## EXERCISE DIRECTIONS
Images are not part of the copy; write out the rest of the data exactly as given.

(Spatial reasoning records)
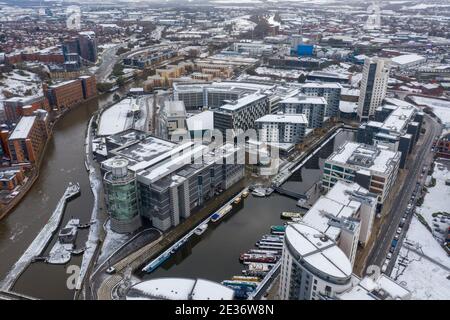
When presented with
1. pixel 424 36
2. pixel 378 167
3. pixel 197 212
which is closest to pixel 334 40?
pixel 424 36

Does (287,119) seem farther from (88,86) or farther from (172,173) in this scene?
(88,86)

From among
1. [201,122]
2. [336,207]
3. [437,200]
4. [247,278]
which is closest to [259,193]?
[336,207]

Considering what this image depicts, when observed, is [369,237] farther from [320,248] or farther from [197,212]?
[197,212]

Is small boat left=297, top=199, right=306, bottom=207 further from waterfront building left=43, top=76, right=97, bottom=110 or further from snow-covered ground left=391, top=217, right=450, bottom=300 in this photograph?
waterfront building left=43, top=76, right=97, bottom=110

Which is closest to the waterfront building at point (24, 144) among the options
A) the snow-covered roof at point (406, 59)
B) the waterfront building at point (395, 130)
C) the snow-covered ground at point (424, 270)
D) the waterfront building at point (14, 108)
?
the waterfront building at point (14, 108)

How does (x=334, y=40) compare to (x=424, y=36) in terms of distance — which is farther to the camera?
(x=424, y=36)

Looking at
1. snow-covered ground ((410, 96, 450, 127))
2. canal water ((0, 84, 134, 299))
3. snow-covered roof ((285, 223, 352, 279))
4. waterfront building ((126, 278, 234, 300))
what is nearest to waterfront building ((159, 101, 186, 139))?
canal water ((0, 84, 134, 299))
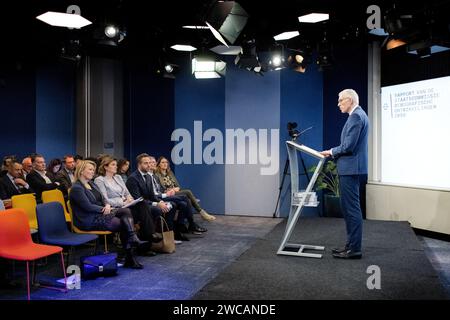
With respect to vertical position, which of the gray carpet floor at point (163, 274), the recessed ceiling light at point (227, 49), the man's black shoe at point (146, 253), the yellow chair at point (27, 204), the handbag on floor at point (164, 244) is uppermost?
the recessed ceiling light at point (227, 49)

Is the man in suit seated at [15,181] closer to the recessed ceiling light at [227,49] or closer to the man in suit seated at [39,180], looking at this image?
the man in suit seated at [39,180]

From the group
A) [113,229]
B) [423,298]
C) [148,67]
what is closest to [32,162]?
[113,229]

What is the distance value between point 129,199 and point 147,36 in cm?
367

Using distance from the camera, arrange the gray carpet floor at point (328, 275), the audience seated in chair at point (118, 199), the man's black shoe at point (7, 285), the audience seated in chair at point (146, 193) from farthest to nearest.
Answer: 1. the audience seated in chair at point (146, 193)
2. the audience seated in chair at point (118, 199)
3. the man's black shoe at point (7, 285)
4. the gray carpet floor at point (328, 275)

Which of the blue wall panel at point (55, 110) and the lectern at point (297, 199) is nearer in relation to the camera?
the lectern at point (297, 199)

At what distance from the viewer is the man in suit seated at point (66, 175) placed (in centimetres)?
646

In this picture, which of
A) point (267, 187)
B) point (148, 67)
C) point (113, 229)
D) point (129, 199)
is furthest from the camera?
point (148, 67)

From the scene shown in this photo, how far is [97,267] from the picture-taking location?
4.15 m

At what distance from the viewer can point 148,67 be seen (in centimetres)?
883

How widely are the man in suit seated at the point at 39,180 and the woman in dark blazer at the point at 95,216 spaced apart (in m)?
1.73

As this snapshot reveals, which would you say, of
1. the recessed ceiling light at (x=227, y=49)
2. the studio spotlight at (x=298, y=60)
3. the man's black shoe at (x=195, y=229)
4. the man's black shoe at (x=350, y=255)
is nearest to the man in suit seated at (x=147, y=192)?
the man's black shoe at (x=195, y=229)

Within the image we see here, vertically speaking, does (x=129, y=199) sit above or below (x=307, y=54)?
below

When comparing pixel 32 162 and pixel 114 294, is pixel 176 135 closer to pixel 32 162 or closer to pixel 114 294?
pixel 32 162

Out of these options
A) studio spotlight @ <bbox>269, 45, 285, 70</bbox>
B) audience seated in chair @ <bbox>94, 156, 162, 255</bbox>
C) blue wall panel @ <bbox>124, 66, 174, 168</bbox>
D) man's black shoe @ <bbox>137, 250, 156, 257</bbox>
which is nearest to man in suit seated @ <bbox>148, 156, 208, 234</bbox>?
audience seated in chair @ <bbox>94, 156, 162, 255</bbox>
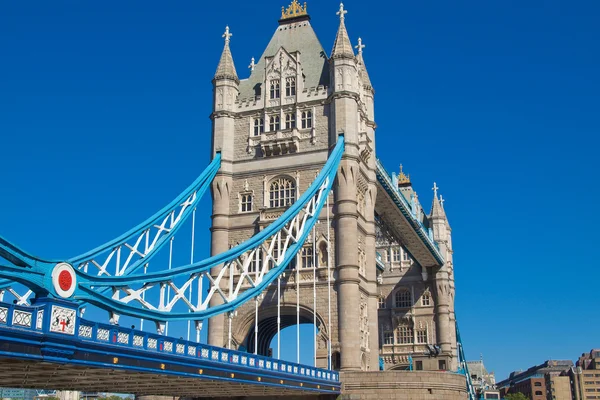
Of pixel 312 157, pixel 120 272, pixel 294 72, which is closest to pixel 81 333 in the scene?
pixel 120 272

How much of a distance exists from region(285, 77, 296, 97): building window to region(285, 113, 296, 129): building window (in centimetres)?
143

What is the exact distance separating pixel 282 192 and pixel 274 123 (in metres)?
4.53

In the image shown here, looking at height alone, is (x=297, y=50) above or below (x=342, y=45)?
above

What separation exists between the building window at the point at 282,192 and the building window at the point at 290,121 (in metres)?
3.39

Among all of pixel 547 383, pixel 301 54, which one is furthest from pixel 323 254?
pixel 547 383

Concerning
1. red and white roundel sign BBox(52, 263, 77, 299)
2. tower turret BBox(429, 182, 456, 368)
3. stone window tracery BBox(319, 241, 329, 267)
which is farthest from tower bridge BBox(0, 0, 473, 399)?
tower turret BBox(429, 182, 456, 368)

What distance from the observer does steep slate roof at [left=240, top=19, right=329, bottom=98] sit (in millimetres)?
47969

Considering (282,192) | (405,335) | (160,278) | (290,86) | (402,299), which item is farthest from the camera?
(402,299)

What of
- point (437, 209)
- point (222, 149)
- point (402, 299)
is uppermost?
point (437, 209)

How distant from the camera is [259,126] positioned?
47.5 meters

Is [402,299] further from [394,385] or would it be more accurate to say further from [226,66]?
[394,385]

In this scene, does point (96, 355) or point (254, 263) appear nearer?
point (96, 355)

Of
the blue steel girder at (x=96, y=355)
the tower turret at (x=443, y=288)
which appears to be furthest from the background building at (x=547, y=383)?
the blue steel girder at (x=96, y=355)

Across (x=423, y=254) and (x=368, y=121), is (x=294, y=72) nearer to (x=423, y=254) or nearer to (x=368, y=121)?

## COMPLETE RESPONSE
When presented with
1. pixel 424 36
2. pixel 378 167
3. pixel 197 212
which is closest to pixel 334 40?
pixel 424 36

Does (287,119) seem farther from (88,86) or farther from (172,173) in this scene?
(88,86)

From among
1. [201,122]
2. [336,207]
3. [437,200]
4. [247,278]
which is closest to [259,193]?
[336,207]

Considering what this image depicts, when observed, is [369,237] farther from [320,248] or farther from [197,212]?
[197,212]

Is small boat left=297, top=199, right=306, bottom=207 further from waterfront building left=43, top=76, right=97, bottom=110 or further from snow-covered ground left=391, top=217, right=450, bottom=300 in this photograph?
waterfront building left=43, top=76, right=97, bottom=110

Which is closest to the waterfront building at point (24, 144) among the options
A) the snow-covered roof at point (406, 59)
B) the waterfront building at point (395, 130)
C) the snow-covered ground at point (424, 270)
D) the waterfront building at point (14, 108)
?
the waterfront building at point (14, 108)

How does (x=334, y=40) compare to (x=424, y=36) in terms of distance — which is farther to the camera?
(x=424, y=36)

Looking at
1. snow-covered ground ((410, 96, 450, 127))
2. canal water ((0, 84, 134, 299))
3. snow-covered roof ((285, 223, 352, 279))
4. waterfront building ((126, 278, 234, 300))
what is nearest to waterfront building ((159, 101, 186, 139))?
canal water ((0, 84, 134, 299))
With respect to vertical position, which of the gray carpet floor at point (163, 274), the recessed ceiling light at point (227, 49), the man's black shoe at point (146, 253), the yellow chair at point (27, 204), the handbag on floor at point (164, 244) is uppermost?
the recessed ceiling light at point (227, 49)

Is the man in suit seated at [15,181] closer to the recessed ceiling light at [227,49] or closer to the man in suit seated at [39,180], looking at this image?
the man in suit seated at [39,180]

From the group
A) [113,229]
B) [423,298]
C) [148,67]
what is closest to [32,162]?
[113,229]

What is the distance value between point 129,199 and point 147,36 in cm?
367

Using distance from the camera, arrange the gray carpet floor at point (328, 275), the audience seated in chair at point (118, 199), the man's black shoe at point (7, 285), the audience seated in chair at point (146, 193) from farthest to nearest.
Answer: 1. the audience seated in chair at point (146, 193)
2. the audience seated in chair at point (118, 199)
3. the man's black shoe at point (7, 285)
4. the gray carpet floor at point (328, 275)

Which of the blue wall panel at point (55, 110) and the lectern at point (297, 199) is nearer in relation to the camera?
the lectern at point (297, 199)

At what distance from the viewer is the man in suit seated at point (66, 175) placed (in centimetres)?
646

In this picture, which of
A) point (267, 187)
B) point (148, 67)
C) point (113, 229)
D) point (129, 199)
is furthest from the camera?
point (148, 67)

From the scene shown in this photo, how far is [97,267] from the picture-taking location?
4.15 m

At what distance from the viewer can point 148,67 be seen (in centimetres)?
883

How widely are the man in suit seated at the point at 39,180 and the woman in dark blazer at the point at 95,216 spaced apart (in m)?
1.73

As this snapshot reveals, which would you say, of
1. the recessed ceiling light at (x=227, y=49)
2. the studio spotlight at (x=298, y=60)
3. the man's black shoe at (x=195, y=229)
4. the man's black shoe at (x=350, y=255)
is nearest to the man in suit seated at (x=147, y=192)?
the man's black shoe at (x=195, y=229)

Within the image we see here, vertically speaking, does (x=129, y=199) sit above or below (x=307, y=54)?
below

When comparing pixel 32 162 and pixel 114 294, is pixel 176 135 closer to pixel 32 162 or closer to pixel 114 294?
pixel 32 162

Out of these options
A) studio spotlight @ <bbox>269, 45, 285, 70</bbox>
B) audience seated in chair @ <bbox>94, 156, 162, 255</bbox>
C) blue wall panel @ <bbox>124, 66, 174, 168</bbox>
D) man's black shoe @ <bbox>137, 250, 156, 257</bbox>
which is nearest to man in suit seated @ <bbox>148, 156, 208, 234</bbox>?
audience seated in chair @ <bbox>94, 156, 162, 255</bbox>
Of pixel 312 157, pixel 120 272, pixel 294 72, which is closest to pixel 81 333 in the scene?
pixel 120 272

How much of a distance exists from region(285, 77, 296, 97): building window to region(285, 113, 296, 129): building window (in centimetres)?
143

What is the exact distance separating pixel 282 192 and pixel 274 123 (in metres)?
4.53

In the image shown here, looking at height alone, is (x=297, y=50) above or below (x=342, y=45)?
above

What separation exists between the building window at the point at 282,192 and the building window at the point at 290,121 (in metres)?
3.39

Among all of pixel 547 383, pixel 301 54, which one is furthest from pixel 323 254?
pixel 547 383

Concerning
1. red and white roundel sign BBox(52, 263, 77, 299)
2. tower turret BBox(429, 182, 456, 368)
3. stone window tracery BBox(319, 241, 329, 267)
which is farthest from tower bridge BBox(0, 0, 473, 399)?
tower turret BBox(429, 182, 456, 368)

What distance from the observer does steep slate roof at [left=240, top=19, right=329, bottom=98] sit (in millimetres)?
47969

Considering (282,192) | (405,335) | (160,278) | (290,86) | (402,299), which item is farthest from the camera?
(402,299)

What of
- point (437, 209)
- point (222, 149)
- point (402, 299)
is uppermost?
point (437, 209)

How distant from the camera is [259,126] positioned?
47.5 meters

Is [402,299] further from [394,385] or would it be more accurate to say further from [226,66]?
[394,385]

In this scene, does point (96, 355) or point (254, 263) appear nearer?
point (96, 355)

Of
the blue steel girder at (x=96, y=355)
the tower turret at (x=443, y=288)
which appears to be furthest from the background building at (x=547, y=383)?
the blue steel girder at (x=96, y=355)

Across (x=423, y=254) and (x=368, y=121), is (x=294, y=72) nearer to (x=423, y=254) or nearer to (x=368, y=121)?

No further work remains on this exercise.